» Extracted material:
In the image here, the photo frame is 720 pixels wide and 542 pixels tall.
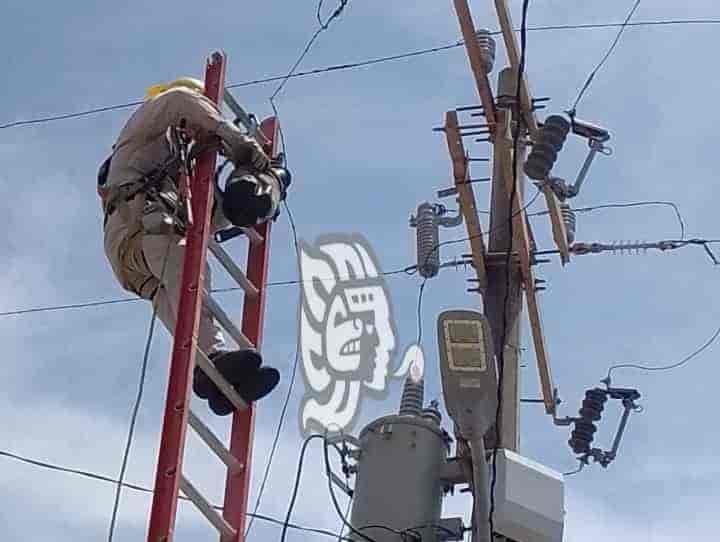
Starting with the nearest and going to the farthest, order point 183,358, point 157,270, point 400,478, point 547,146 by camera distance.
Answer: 1. point 183,358
2. point 157,270
3. point 400,478
4. point 547,146

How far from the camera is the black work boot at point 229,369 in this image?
6.18 metres

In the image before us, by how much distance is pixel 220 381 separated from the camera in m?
6.16

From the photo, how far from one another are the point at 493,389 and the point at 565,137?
3.49 m

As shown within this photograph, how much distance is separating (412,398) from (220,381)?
2.11 m

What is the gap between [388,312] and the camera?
8438 mm

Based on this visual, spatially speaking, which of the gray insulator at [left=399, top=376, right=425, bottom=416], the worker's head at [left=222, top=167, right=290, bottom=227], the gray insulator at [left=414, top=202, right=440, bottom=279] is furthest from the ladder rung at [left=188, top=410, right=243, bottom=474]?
the gray insulator at [left=414, top=202, right=440, bottom=279]

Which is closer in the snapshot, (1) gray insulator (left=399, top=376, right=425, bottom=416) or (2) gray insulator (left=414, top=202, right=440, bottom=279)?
(1) gray insulator (left=399, top=376, right=425, bottom=416)

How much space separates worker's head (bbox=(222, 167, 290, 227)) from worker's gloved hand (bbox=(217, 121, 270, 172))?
4cm

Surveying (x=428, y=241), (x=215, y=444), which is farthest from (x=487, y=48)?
(x=215, y=444)

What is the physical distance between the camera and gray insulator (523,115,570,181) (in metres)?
9.07

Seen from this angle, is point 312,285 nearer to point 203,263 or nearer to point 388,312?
point 388,312

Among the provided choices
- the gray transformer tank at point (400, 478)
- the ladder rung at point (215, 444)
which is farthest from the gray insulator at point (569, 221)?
the ladder rung at point (215, 444)

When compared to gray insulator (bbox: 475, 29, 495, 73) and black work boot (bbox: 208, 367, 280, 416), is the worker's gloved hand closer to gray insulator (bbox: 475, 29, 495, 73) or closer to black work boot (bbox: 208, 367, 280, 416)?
black work boot (bbox: 208, 367, 280, 416)

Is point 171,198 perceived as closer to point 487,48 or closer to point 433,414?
point 433,414
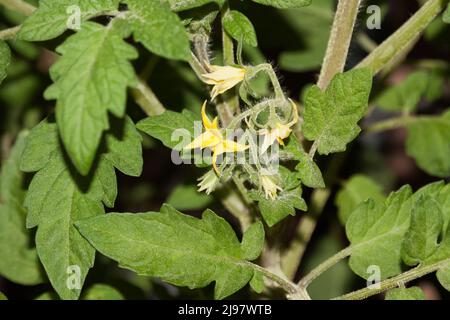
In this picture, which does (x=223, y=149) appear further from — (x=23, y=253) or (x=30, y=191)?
(x=23, y=253)

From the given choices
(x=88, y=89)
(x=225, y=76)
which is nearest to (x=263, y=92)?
(x=225, y=76)

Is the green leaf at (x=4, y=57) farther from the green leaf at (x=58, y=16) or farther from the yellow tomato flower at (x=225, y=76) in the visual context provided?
the yellow tomato flower at (x=225, y=76)

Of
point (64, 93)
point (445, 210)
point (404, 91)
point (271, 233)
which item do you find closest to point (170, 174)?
point (404, 91)

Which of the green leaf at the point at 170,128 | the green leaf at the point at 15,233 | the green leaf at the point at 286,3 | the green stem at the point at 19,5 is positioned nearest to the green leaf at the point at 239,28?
the green leaf at the point at 286,3

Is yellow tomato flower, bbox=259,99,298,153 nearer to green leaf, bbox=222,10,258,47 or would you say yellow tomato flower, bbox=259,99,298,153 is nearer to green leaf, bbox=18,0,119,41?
green leaf, bbox=222,10,258,47

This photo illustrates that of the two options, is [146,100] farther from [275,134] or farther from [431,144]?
[431,144]
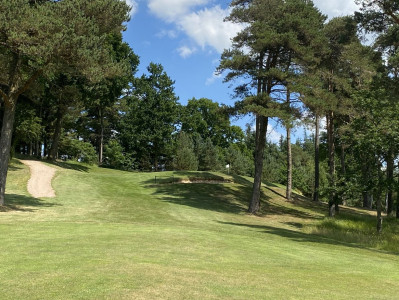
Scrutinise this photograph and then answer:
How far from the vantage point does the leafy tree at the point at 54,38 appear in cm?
1562

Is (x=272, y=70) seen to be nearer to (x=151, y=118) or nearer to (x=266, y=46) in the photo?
(x=266, y=46)

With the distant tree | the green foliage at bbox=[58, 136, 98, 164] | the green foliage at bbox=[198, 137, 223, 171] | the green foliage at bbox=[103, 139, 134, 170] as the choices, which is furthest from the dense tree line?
the distant tree

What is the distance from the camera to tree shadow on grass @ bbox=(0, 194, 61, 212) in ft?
62.3

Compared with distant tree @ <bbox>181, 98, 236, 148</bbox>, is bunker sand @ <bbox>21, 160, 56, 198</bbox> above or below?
below

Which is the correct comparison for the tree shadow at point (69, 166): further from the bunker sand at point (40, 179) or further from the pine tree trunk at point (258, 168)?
the pine tree trunk at point (258, 168)

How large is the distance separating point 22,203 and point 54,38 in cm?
1007

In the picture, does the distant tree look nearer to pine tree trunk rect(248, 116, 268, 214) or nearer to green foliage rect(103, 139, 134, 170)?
green foliage rect(103, 139, 134, 170)

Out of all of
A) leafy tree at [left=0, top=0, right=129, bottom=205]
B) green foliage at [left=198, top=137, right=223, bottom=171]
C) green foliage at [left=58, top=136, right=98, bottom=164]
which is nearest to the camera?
leafy tree at [left=0, top=0, right=129, bottom=205]

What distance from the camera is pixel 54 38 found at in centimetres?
1584

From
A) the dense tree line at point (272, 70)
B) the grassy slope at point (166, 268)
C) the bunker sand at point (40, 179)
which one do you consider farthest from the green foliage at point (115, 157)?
the grassy slope at point (166, 268)

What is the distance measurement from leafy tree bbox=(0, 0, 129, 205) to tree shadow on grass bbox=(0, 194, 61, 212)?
848mm

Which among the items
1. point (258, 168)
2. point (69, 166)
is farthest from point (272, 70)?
point (69, 166)

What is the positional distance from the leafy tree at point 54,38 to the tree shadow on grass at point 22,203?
0.85 meters

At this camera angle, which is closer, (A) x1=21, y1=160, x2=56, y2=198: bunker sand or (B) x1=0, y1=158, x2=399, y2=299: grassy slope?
(B) x1=0, y1=158, x2=399, y2=299: grassy slope
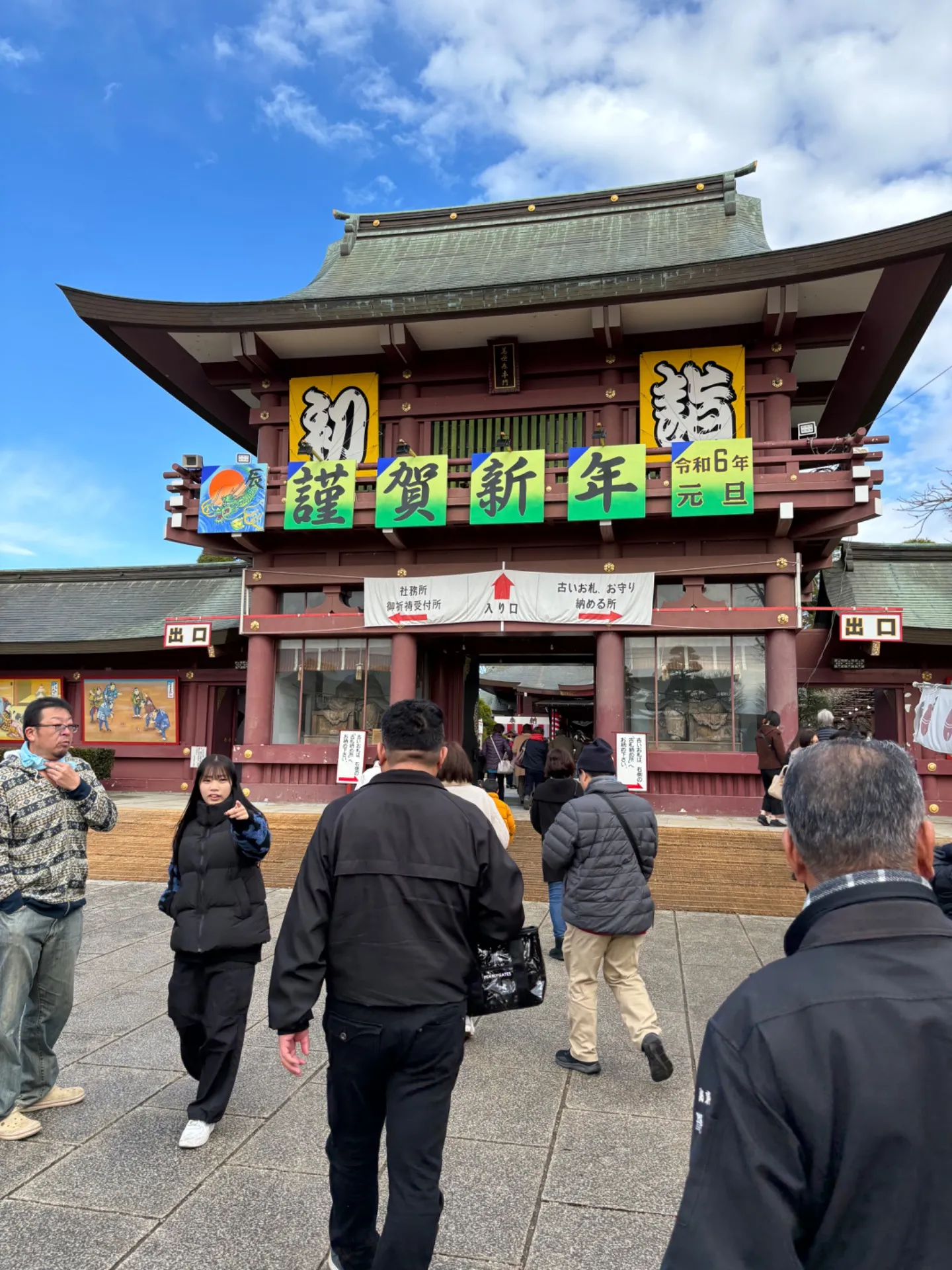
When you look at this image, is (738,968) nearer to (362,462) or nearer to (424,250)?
(362,462)

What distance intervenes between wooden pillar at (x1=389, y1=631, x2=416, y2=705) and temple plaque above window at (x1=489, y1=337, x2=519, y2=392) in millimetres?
4676

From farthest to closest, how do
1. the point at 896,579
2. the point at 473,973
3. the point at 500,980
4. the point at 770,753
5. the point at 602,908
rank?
1. the point at 896,579
2. the point at 770,753
3. the point at 602,908
4. the point at 500,980
5. the point at 473,973

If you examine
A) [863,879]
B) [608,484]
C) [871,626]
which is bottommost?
[863,879]

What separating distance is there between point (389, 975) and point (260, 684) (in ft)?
39.9

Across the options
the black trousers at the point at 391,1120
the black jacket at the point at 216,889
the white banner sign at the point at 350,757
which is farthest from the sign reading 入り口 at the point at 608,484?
the black trousers at the point at 391,1120

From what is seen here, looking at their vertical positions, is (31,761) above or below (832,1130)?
above

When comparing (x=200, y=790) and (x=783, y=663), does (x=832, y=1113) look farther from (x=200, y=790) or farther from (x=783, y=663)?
(x=783, y=663)

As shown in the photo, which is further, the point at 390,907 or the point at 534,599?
the point at 534,599

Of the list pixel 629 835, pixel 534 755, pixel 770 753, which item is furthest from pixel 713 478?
pixel 629 835

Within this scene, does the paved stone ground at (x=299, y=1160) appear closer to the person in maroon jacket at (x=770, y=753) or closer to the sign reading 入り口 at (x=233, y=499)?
the person in maroon jacket at (x=770, y=753)

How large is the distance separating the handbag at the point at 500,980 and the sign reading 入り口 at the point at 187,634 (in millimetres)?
12985

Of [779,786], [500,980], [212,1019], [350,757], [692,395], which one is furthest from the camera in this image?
[692,395]

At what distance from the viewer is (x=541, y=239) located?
16.5 meters

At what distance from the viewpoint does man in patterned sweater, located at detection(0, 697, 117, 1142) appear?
3.64m
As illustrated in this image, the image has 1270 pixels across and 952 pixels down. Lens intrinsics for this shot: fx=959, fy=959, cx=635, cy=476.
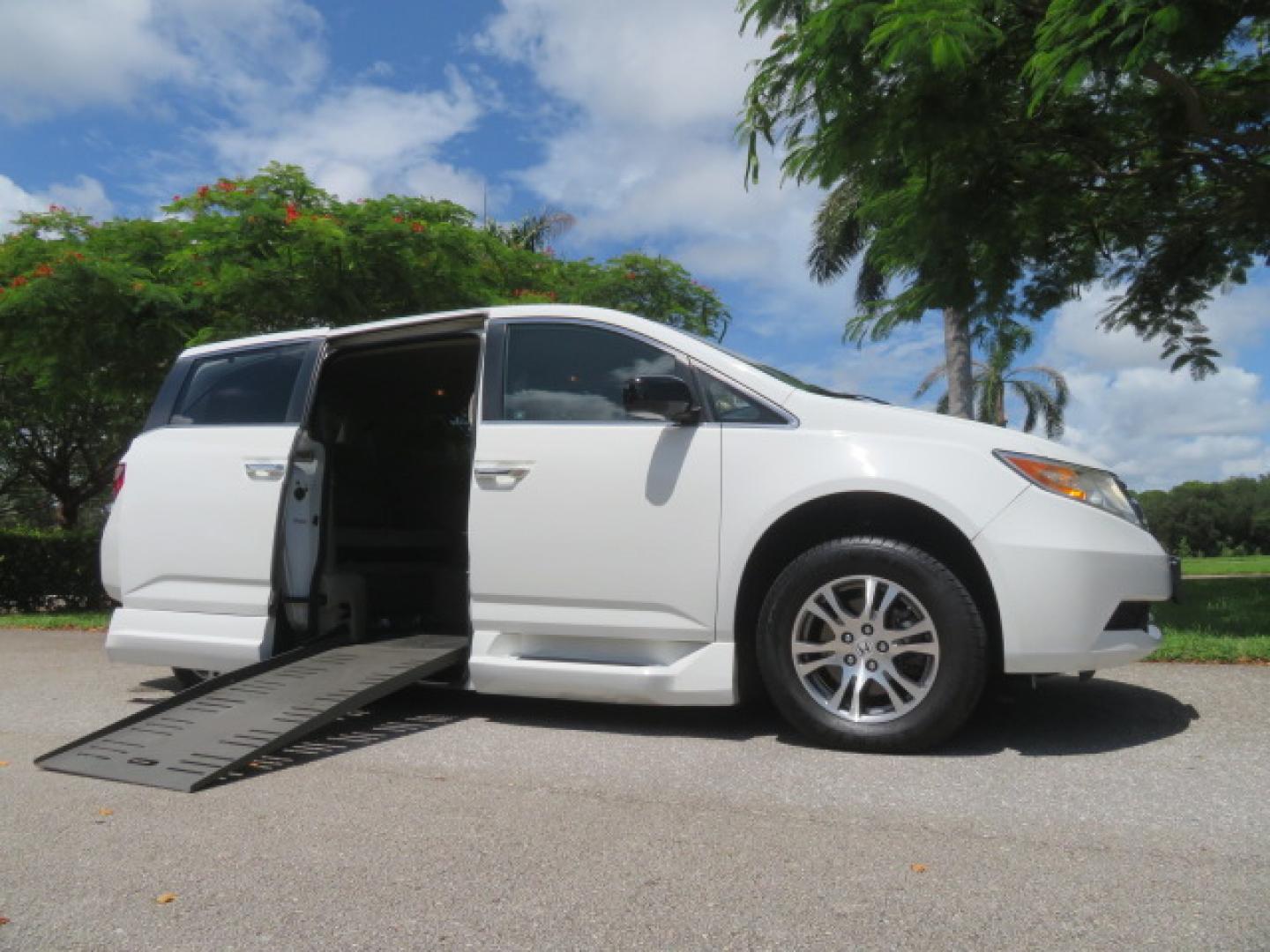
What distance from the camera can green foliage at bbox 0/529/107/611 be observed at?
14.9 metres

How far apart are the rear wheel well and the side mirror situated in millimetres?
619

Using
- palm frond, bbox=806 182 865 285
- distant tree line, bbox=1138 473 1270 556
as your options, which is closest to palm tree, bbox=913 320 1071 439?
palm frond, bbox=806 182 865 285

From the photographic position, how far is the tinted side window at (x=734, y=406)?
4.05m

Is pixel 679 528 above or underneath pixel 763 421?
underneath

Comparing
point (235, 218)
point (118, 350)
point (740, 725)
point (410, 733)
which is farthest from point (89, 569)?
point (740, 725)

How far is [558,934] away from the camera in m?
2.22

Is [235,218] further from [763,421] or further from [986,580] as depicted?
[986,580]

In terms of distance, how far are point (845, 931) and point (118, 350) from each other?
1203 centimetres

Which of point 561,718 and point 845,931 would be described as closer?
point 845,931

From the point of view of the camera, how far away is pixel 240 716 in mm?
4086

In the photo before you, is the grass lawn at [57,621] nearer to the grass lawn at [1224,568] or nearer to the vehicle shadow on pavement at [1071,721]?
the vehicle shadow on pavement at [1071,721]

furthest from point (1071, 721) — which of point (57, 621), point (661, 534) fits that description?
point (57, 621)

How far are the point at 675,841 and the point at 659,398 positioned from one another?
1.81 metres

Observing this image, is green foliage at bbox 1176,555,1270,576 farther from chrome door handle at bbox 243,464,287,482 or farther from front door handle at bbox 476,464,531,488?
chrome door handle at bbox 243,464,287,482
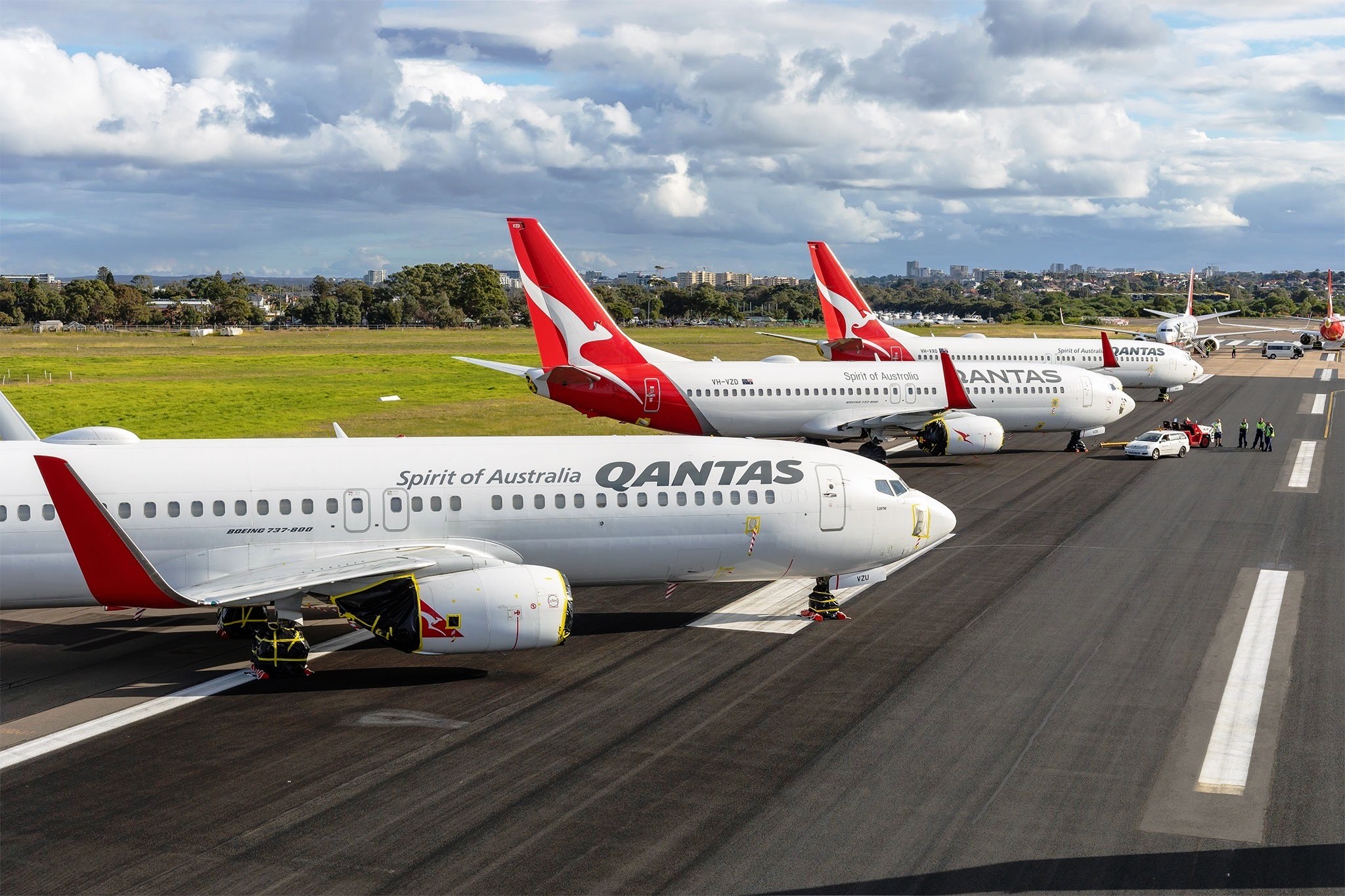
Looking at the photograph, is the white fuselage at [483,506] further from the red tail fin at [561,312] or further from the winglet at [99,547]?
the red tail fin at [561,312]

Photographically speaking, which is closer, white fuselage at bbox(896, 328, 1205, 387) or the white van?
white fuselage at bbox(896, 328, 1205, 387)

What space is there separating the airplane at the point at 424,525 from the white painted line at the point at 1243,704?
779 cm

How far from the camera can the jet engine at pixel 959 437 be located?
192 ft

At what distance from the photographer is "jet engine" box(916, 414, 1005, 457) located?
58438 mm

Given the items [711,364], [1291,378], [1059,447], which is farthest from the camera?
[1291,378]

» Your objective: Copy, character for character, the lines from the line that holds "Photographically speaking, which" through the final line of the records above.

» In response:
Photographically speaking, which is closer, white fuselage at bbox(896, 328, 1205, 387) or the white van?
white fuselage at bbox(896, 328, 1205, 387)

What space is there separating the airplane at the point at 424,525 from the white painted line at the point at 1243,704?
779 cm

How far from the camera can the jet engine at pixel 959 437 be located?
192 ft

At what distance from the photographer is "jet engine" box(916, 414, 1005, 457) located?
58438 mm

Given the items [711,364], [1291,378], [1059,447], which is farthest from the camera?
[1291,378]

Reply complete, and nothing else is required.